━━━ Input material ━━━
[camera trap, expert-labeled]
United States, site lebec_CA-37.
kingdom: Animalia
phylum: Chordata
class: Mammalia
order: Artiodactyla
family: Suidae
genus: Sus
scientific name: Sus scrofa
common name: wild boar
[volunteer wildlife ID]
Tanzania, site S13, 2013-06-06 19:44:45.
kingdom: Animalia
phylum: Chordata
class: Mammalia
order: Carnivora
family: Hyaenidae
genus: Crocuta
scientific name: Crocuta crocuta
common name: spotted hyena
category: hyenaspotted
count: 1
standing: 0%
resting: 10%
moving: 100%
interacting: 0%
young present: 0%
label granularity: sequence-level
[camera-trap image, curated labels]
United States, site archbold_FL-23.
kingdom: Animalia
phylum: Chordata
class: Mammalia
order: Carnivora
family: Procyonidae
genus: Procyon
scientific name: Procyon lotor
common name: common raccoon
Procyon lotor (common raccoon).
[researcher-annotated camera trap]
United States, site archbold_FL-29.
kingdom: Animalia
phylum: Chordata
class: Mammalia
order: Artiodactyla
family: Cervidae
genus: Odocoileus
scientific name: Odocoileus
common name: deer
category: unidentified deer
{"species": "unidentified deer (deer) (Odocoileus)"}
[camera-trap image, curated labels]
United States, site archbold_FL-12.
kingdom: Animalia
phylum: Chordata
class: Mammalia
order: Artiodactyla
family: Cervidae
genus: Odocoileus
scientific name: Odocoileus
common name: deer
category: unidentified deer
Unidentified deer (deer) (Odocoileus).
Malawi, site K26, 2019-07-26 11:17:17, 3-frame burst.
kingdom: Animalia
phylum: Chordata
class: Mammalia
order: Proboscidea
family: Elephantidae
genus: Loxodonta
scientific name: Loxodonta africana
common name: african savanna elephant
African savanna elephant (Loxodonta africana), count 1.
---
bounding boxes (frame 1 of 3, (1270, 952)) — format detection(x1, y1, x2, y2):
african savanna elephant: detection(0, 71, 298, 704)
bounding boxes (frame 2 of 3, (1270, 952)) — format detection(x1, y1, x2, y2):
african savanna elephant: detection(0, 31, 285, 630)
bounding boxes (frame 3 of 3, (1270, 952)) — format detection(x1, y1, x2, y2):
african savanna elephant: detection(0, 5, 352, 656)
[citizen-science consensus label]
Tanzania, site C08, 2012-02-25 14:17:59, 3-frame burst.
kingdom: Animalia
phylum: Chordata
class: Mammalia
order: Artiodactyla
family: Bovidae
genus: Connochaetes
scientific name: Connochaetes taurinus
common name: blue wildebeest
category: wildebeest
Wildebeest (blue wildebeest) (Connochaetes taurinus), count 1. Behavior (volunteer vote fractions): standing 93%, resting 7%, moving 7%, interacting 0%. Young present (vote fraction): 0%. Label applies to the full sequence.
━━━
→ **What you should do**
Your answer should be a single number: how many lines of the material contain "family".

→ **Written answer**
7